- The paper demonstrates that eigenvalue corrections can replace learning rate grafting, leading to improved optimization performance.
- It introduces an adaptive strategy using a warm-started QR algorithm to dynamically adjust eigenbasis updates based on training stages.
- Empirical results on Imagewoof show that Shampoo variants without grafting can match or surpass traditional performance while enhancing computational efficiency.

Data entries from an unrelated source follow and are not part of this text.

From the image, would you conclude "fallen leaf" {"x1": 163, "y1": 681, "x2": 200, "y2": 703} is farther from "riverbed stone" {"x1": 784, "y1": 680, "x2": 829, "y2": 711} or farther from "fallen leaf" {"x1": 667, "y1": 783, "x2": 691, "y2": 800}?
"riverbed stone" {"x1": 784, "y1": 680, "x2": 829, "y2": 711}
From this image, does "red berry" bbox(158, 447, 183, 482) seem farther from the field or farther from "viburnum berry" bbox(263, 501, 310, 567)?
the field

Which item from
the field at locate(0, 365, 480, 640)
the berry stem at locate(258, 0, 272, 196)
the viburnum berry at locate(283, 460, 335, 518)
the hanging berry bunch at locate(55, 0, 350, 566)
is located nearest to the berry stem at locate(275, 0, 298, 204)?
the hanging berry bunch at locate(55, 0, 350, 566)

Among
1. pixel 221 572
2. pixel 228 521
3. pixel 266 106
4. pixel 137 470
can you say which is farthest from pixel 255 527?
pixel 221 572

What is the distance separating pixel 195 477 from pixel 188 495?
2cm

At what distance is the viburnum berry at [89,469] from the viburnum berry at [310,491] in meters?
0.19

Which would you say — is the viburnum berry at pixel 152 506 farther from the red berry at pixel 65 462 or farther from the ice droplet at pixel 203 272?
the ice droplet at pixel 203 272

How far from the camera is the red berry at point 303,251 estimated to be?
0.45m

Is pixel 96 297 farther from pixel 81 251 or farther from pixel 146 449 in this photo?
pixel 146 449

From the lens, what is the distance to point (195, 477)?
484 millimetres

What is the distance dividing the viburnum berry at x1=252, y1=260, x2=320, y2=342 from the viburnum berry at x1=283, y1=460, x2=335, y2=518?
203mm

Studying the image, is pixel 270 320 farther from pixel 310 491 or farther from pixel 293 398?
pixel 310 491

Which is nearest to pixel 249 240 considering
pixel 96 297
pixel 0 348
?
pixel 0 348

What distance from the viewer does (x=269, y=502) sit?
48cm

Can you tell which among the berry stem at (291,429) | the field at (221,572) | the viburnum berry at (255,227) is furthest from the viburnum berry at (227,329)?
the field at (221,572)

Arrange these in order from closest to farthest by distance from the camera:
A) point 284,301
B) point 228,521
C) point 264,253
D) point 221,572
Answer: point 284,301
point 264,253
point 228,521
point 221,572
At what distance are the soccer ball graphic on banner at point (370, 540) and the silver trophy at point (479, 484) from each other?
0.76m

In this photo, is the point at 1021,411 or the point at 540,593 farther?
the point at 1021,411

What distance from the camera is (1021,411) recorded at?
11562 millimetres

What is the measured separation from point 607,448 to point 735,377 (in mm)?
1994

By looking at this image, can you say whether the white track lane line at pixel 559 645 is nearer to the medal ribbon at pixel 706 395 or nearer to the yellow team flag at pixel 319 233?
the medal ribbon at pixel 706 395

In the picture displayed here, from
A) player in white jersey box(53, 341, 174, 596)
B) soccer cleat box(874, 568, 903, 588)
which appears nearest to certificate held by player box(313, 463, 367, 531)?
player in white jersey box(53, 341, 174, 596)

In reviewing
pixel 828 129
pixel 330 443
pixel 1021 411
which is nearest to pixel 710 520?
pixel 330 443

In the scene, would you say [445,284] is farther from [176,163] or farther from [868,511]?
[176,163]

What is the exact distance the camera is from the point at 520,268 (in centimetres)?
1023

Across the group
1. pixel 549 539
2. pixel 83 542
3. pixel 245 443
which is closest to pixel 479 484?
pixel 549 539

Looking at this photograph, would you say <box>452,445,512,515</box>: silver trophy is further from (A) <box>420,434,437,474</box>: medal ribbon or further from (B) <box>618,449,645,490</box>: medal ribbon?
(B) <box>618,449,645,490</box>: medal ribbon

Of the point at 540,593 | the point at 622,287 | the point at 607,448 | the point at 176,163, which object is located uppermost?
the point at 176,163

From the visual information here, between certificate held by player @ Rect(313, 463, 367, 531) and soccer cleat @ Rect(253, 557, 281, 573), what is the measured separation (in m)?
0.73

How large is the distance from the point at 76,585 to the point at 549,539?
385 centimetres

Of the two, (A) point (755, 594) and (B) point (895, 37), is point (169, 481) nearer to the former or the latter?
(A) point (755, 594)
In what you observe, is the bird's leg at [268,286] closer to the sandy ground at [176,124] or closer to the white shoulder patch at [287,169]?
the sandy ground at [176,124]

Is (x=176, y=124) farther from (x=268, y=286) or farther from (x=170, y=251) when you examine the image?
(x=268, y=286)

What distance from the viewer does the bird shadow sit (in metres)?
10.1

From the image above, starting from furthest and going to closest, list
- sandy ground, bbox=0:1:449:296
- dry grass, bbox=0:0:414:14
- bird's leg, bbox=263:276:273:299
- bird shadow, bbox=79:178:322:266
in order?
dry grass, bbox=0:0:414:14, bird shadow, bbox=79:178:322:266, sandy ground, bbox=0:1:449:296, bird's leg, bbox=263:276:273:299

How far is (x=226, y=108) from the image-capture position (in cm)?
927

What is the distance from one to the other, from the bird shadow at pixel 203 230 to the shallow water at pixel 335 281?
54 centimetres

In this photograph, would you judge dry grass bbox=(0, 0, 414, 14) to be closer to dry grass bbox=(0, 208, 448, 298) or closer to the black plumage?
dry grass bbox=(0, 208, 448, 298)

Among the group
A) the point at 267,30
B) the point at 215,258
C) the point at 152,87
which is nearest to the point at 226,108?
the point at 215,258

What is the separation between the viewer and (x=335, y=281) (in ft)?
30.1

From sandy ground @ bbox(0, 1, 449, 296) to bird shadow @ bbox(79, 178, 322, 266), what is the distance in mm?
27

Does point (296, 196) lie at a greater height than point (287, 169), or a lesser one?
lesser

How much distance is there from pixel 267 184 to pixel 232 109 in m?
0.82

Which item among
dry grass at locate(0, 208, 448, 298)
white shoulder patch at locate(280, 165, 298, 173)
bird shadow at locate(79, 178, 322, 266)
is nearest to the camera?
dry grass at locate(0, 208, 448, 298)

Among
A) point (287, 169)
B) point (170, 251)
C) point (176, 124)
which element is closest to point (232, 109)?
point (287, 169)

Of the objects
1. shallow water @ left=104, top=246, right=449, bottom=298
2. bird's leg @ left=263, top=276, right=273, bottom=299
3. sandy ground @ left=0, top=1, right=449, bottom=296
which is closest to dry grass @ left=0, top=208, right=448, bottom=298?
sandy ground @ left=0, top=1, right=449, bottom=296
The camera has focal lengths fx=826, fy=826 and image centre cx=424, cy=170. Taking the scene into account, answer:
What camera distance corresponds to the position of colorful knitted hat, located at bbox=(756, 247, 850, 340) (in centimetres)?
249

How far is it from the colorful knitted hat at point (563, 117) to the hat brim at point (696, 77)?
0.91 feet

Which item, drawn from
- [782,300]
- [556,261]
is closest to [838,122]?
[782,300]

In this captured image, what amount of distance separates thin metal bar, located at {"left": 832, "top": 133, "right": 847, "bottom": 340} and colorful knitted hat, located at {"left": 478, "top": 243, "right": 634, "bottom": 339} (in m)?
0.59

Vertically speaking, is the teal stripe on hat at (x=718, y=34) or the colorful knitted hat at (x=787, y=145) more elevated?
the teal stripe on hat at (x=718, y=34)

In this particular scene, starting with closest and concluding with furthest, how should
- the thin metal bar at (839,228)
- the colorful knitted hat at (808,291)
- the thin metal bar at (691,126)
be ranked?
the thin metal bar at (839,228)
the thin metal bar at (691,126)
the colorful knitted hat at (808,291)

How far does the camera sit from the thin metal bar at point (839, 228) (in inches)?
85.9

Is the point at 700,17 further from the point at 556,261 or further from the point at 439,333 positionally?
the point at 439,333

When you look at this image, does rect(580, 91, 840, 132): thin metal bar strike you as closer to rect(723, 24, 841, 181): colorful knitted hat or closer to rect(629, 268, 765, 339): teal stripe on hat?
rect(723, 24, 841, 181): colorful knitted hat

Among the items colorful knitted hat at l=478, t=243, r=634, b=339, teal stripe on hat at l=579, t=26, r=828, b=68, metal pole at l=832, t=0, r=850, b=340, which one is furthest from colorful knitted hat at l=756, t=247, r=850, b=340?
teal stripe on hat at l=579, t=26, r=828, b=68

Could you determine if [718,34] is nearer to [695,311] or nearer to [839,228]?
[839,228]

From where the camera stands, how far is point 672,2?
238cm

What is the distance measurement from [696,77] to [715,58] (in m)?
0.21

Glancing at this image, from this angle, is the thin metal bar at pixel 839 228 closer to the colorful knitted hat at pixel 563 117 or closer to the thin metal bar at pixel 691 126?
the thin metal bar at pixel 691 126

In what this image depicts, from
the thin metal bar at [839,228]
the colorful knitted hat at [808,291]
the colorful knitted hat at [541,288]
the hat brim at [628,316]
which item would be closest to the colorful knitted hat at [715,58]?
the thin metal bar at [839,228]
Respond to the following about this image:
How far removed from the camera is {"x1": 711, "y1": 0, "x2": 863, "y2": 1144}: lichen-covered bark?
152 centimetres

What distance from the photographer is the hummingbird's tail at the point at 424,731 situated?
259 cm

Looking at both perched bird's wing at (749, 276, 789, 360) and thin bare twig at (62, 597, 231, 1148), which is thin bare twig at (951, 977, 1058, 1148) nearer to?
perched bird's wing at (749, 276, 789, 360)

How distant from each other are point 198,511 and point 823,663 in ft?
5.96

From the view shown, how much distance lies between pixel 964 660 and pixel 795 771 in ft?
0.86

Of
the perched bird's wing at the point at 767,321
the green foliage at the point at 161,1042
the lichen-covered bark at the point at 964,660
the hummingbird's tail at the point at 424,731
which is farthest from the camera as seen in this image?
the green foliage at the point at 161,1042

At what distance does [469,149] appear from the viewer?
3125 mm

Investigating Shampoo's Heuristics by Decomposing its Preconditioner
Introduction
The paper "Purifying Shampoo: Investigating Shampoo's Heuristics by Decomposing its Preconditioner" (2506.03595) examines the success and complexities surrounding the Shampoo algorithm, a Kronecker-factorization-based optimization method for neural networks. Shampoo's victory in the AlgoPerf contest has rekindled interest in such structured preconditioned gradient techniques over standard methods like Adam. However, its reliance on heuristics like learning rate grafting and outdated preconditioners raises questions about their necessity and optimization.
Decomposition and Heuristics
Shampoo's performance relies heavily on learning rate grafting, a technique to adapt update magnitudes across layers, enhancing stability given the variance in layer-wise eigenspectra and computation infrequency. The paper seeks to decouple and scrutinize the preconditioner's eigenvalues and basis updates, challenging the need for grafting by proposing frequency correction for eigenvalues to offset staleness and scaling issues.
Figure 1: Shampoo with stale preconditioner without grafting shows performance issues with various hyperparameters on Imagewoof, compared to AdamW with grafting.
Experimental Insights and Adaptivity
Empirical investigations demonstrate that optimally correcting eigenvalues can alleviate the need for grafting, as evidenced by experiments comparing Shampoo variants. These alternatives not only match but sometimes surpass the Shampoo performance with grafting, indicating potential simplification of the algorithm's hyperparameters and its broader applicability without grafting under certain conditions.
Figure 2: Training results comparing different Shampoo variants on Imagewoof, highlighting superiority in training loss and learning rate transfer across models.
Eigenbasis Update Strategy
The paper proposes a novel adaptive strategy for controlling eigenbasis approximation errors, leveraging a warm-started QR algorithm with a relative error criterion to dynamically adjust computation frequency based on training stages. This approach tailors preconditioner update frequencies to parameter identities, considerably impacting computational efficiency and convergence, particularly evident in contrast with fixed-frequency approaches as shown in the benchmarks.
Figure 3: Adaptive eigendecomposition in EShampoo improves wall-clock efficiency on training tasks compared to static methods.
Conclusions and Future Directions
The study conducts a comprehensive evaluation of Shampoo’s heuristics, providing a principled pathway to enhance Shampoo’s algorithmic framework by eliminating grafting and optimizing update strategies. This fosters broader implications for structured gradient methods and scalability across diverse model architectures. Moving forward, it raises prospects for exploring adaptivity in other optimization strategies like K-FAC and further theoretical validations to integrate approximation quality into regret bounds.
Figure 4: Analysis indicating variable update frequencies of different preconditioner matrices within a model, highlighting distinct computational dynamics.
Overall, this endeavor not only demystifies heuristics of Kronecker-factored optimizers but sets a cornerstone for future research aimed at refining large-scale learning algorithms, particularly in enhancing the balance between convergence quality and computational cost.